May 16 10:15:10 adumaster systemd[1]: Started Heartbeat High Availability Cluster Communication and Memb
May 16 10:15:10 adumaster heartbeat[929]: May 16 10:15:10 adumaster heartbeat: [929]: ERROR: Cannot open
May 16 10:15:10 adumaster heartbeat[929]: May 16 10:15:10 adumaster heartbeat: [929]: info: An annotated
May 16 10:15:10 adumaster heartbeat[929]: May 16 10:15:10 adumaster heartbeat: [929]: info: Please copy
May 16 10:15:10 adumaster heartbeat[929]: May 16 10:15:10 adumaster heartbeat: [929]: ERROR: Heartbeat n
May 16 10:15:10 adumaster heartbeat[929]: May 16 10:15:10 adumaster heartbeat: [929]: ERROR: Configurati
May 16 10:15:10 adumaster systemd[1]: heartbeat.service: Main process exited, code=exited, status=6/NOTC
May 16 10:15:10 adumaster systemd[1]: heartbeat.service: Failed with result 'exit-code'.

check the error log message
/var/log/heartbeat/heartbeat

019-05-17T14:21:22+05:30 INFO No non-zero metrics in the last 30s
2019-05-17T14:21:30+05:30 ERR Failed to perform any bulk index operations: Post http://ip:port/_bulk: net/http: request canceled (Client.Timeout exceeded while awaiting headers)
2019-05-17T14:21:30+05:30 INFO Error publishing events (retrying): Post http://ip:port/_bulk: net/http: request canceled (Client.Timeout exceeded while awaiting headers)
2019-05-17T14:21:31+05:30 ERR Connecting error publishing events (retrying): Get http://ip:port: EOF

(Martin R.) #2

It’s heartbeat-elastic not heartbeat for the service name. your systemctl command is for another software called heartbeat that has nothing to do with Elastic.

(Yogesh) #3

for hearneat 5.4 version we have to use systemctl status heartbeat.
for heartbeat 6.5 heartbeat-elastic

(Martin R.) #4

True, my bad. The package and service name was renamed in >=6.0.

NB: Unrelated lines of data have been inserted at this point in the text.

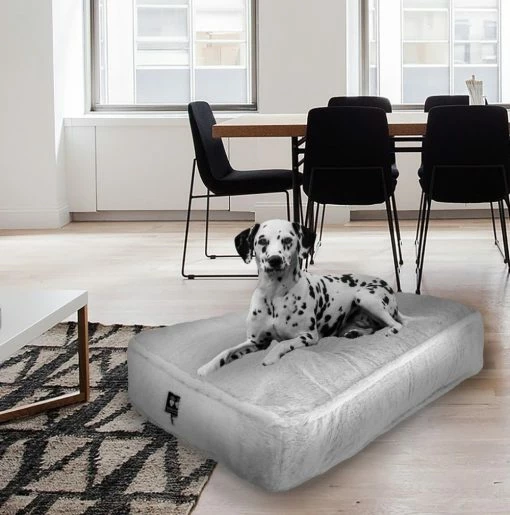 Bessie And Barnie Hondenkussen Rectangle Mid Shag Arctic Snow -Hond winkel image 432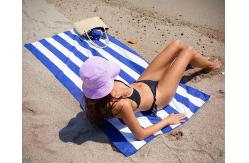 China Soft And Stylish Printed Beach Towel Rectangular And Luxurious supplier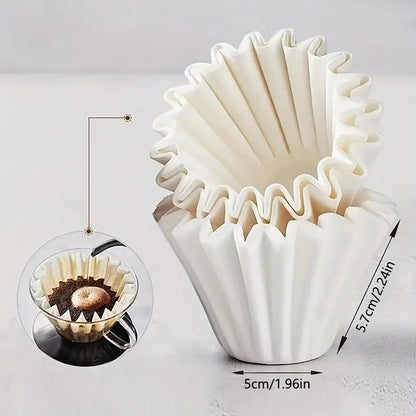 Set filtros de papel tipo origami V01 x50 unidades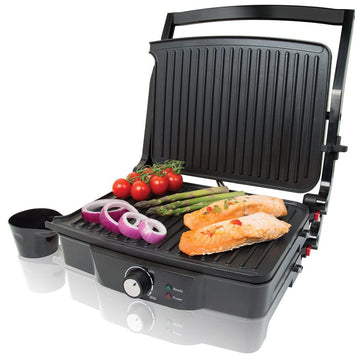 Quest 180 Degree Stainless Steel Panini Press and Flat Grill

So I guess you'll need to follow the doc here:
https://www.elastic.co/guide/en/beats/heartbeat/5.6/setup-repositories.html

But in addition since you already have the conflicting software called "Heartbeat High Availability Cluster Communication and Membership" which currently uses the service name "heartbeat" in your system, you'll have to either remove the conflicting software or rename one of the 2 services so they stop conflicting.

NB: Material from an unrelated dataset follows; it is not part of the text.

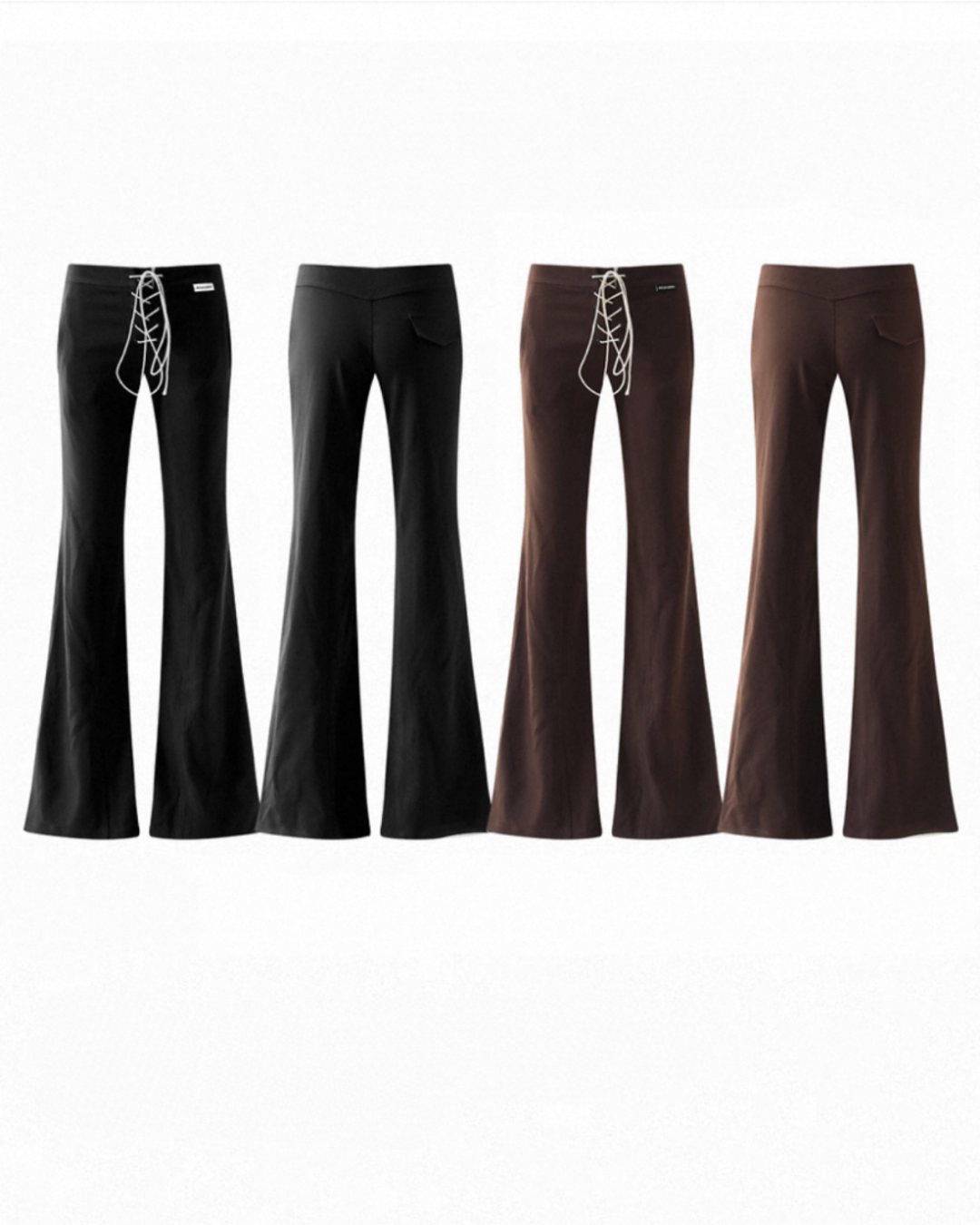 レースアップフレアパンツ SL849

I would guess that your are not using the old software that is conflicting, so the easiest fix is probably to remove it and make sure your system has only one thing called "heartbeat". Remove the conflicting software then reinstall heartbeat, did you try that? If you are using it, then you need to rename one of the 2 services so they stop conflicting.

Does that help?
You're suffering from:


Which was fix in heartbeat >=6.0 by renaming the package and service to "heartbeat-elastic".

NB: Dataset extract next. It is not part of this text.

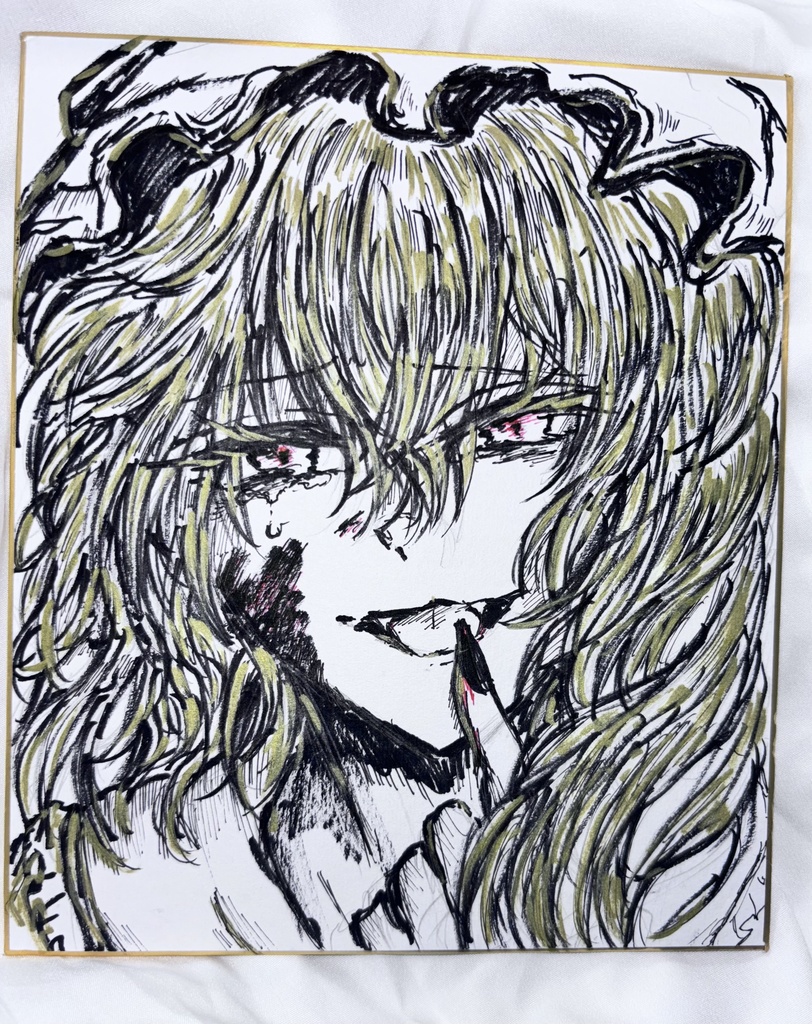 東方Project フランドール・スカーレット BICイラスト色紙
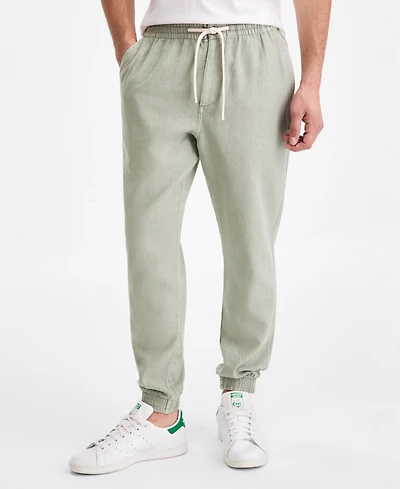 Sun + Stone Men's Linen Joggers, Exclusively at Macy's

If the goal of your post was to discuss the error you have in your Elastic heartbeat logs, then the message seems to indicate heartbeat cannot connect to your Elasticsearch
server. It crashes after 2 days of runtime? But from your logs, heartbeat says it cannot connect to elasticsearch, so while it was running for 2 days, was it shipping events into elasticsearch?